Text passage:

□ □ □ □

Entertainment

‘We’re intentional’: B Street Theatre launches social justice web series Re-Imagine

John Lamb, Sam Kebede, Peter Story, and Josh Bonzie perform in B Street Theatre’s 2018 production of Airness, which surrounds the world of competitive air guitar.
John Lamb, Sam Kebede, Peter Story, and Josh Bonzie perform in B Street Theatre’s 2018 production of Airness, which surrounds the world of competitive air guitar.

When Danielle Truitt acted in a production of “The Mountaintop,” someone asked her why the theater was performing it in March, rather than in February. The play depicts Martin Luther King Jr.’s last night on earth. So, they reasoned, shouldn’t it happen during Black History Month?

Truitt, a 15-year company member of Sacramento’s B Street Theatre, recalled her response: “Because we can talk about Black people any day of the year.”

“Like there’s only Black people alive from February 1 to February 28,” added Jerry Montoya, executive producer at B Street. “Then you just disappear.”

To the Sacramentans, this incident illuminates the theater community’s failure to amplify Black voices. And through the creation of B Street’s new social justice web series, Re-Imagine, they’re trying to change that.

Every Tuesday since July 14, B Street has held a Zoom performance featuring Sacramento artists of color. The series includes a variety of art forms, from plays to poetry to music; its vision is to host theatrical experiences, “By us. For EVERYONE.” The next installment, on Tuesday, July 28, is titled Storytell(HER) and will showcase the work of Black woman writers.

“Art really reflects the reality of any given situation,” said Montoya. Theatre, in turn, has reflected the systemic oppression of Black Americans, in both the stories that it tells and the “white, suburban and affluent” audiences that it attracts.

Works by artists of color hardly ever receive the funding or platform necessary to achieve widespread success, according to Truitt. There are a few Black plays deemed acceptable to perform, like “A Raisin in The Sun,” but when it comes to new voices discussing modern issues, “A lot of theater companies shy away from it. They’re afraid of it,” she said. “They’re worried about people running off.”

□ □ □ □

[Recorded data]
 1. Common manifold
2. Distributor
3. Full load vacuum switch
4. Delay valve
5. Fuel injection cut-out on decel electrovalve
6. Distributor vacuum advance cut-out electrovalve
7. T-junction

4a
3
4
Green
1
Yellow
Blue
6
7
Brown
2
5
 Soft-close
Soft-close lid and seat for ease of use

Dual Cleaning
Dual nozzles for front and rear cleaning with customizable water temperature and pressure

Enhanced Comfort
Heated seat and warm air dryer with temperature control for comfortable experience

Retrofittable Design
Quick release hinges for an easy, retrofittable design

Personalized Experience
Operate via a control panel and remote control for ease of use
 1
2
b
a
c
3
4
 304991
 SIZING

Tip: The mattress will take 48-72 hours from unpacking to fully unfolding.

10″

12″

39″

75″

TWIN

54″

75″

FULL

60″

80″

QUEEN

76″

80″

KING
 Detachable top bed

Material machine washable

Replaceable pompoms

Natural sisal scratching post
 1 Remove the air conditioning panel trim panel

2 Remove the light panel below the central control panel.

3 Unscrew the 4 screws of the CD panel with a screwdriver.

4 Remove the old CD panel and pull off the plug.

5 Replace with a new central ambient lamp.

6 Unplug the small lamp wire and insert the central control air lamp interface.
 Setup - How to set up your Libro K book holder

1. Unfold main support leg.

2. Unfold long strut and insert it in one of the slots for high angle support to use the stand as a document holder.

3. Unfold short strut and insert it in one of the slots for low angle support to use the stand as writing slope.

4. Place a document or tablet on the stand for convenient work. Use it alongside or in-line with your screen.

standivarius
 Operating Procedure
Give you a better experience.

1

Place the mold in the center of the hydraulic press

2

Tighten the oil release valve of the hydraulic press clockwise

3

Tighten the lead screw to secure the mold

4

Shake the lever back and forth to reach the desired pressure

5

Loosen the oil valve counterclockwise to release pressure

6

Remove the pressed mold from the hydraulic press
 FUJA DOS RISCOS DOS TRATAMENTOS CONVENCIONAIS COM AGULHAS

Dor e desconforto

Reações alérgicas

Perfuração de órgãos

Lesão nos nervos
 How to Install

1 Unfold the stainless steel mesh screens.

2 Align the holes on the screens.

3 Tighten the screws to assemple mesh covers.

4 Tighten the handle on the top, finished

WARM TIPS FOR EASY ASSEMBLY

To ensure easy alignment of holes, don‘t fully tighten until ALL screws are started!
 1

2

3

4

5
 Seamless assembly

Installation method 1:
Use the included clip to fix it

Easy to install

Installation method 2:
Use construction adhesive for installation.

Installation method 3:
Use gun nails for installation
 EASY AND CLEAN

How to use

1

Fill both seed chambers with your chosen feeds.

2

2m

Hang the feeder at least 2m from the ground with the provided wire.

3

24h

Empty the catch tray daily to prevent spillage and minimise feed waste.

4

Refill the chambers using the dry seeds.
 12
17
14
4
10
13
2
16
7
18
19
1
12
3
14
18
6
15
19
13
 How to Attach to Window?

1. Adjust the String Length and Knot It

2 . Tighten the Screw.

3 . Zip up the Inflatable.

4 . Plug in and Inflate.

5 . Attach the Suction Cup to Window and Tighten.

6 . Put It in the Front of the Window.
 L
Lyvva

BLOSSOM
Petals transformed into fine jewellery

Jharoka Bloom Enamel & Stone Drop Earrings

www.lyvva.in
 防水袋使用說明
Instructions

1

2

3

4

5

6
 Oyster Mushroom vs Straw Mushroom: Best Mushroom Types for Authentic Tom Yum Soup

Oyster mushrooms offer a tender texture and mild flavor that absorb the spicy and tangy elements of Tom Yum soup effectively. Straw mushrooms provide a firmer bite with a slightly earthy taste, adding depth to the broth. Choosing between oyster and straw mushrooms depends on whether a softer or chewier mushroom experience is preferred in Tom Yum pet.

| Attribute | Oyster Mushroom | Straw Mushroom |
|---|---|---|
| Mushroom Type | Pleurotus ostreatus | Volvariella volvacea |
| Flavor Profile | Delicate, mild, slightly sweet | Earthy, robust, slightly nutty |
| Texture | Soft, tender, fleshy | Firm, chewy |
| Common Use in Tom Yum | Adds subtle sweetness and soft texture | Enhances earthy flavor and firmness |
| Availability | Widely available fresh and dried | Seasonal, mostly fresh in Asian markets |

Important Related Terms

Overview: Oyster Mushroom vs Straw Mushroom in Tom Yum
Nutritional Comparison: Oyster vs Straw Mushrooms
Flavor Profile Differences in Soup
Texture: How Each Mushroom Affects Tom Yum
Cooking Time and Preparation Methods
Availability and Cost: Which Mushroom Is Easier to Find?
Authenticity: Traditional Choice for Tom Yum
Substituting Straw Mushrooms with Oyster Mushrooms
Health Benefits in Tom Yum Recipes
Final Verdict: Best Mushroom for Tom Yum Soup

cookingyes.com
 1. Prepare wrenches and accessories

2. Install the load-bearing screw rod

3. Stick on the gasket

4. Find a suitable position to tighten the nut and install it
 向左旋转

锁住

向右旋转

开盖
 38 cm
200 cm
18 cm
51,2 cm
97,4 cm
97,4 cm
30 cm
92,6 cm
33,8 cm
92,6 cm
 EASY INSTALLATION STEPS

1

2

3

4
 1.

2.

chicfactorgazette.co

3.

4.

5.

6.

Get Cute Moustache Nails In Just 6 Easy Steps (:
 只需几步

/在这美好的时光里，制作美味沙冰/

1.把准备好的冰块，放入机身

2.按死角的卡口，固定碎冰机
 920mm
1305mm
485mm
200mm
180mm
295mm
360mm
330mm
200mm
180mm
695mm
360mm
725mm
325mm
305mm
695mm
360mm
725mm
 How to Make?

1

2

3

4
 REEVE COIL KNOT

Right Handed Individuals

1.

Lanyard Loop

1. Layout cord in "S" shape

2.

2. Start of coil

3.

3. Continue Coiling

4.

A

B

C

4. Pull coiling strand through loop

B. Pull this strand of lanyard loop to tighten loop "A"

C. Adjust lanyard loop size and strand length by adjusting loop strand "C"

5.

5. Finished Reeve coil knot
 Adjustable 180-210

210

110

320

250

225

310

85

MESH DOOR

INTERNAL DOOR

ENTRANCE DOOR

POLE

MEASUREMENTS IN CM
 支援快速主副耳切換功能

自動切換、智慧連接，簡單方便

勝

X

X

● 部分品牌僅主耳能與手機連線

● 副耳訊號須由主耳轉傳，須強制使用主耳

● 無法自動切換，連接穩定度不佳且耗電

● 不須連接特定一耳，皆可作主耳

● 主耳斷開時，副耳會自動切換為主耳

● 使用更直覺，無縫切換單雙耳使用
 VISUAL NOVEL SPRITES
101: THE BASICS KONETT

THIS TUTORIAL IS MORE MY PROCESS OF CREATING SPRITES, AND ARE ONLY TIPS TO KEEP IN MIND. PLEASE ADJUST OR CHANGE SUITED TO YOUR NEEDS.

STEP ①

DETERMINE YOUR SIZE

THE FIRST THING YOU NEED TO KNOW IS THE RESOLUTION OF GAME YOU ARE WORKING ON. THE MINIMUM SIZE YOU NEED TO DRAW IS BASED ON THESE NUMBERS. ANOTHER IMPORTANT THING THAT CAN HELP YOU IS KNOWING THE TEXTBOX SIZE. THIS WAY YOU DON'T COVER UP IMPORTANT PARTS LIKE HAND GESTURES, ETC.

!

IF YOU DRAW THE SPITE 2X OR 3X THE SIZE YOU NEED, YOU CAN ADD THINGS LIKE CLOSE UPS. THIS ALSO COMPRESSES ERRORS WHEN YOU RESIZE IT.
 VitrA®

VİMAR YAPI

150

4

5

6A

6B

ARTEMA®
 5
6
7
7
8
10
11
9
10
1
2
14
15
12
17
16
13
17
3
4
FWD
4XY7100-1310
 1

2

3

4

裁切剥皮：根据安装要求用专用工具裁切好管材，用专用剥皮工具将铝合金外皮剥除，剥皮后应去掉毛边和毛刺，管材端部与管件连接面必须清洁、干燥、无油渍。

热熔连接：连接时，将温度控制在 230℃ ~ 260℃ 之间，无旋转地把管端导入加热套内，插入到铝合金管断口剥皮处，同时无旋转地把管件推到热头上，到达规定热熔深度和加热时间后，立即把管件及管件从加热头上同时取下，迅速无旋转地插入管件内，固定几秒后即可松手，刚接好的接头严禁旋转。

□ □ □ □

What to do:
Quote the article on B Street Theatre's Re-Imagine series from "Every Tuesday since" to "Black woman writers.". The recorded data has nothing to do with this.

Result of this exercise:
Every Tuesday since July 14, B Street has held a Zoom performance featuring Sacramento artists of color. The series includes a variety of art forms, from plays to poetry to music; its vision is to host theatrical experiences, “By us. For EVERYONE.” The next installment, on Tuesday, July 28, is titled Storytell(HER) and will showcase the work of Black woman writers.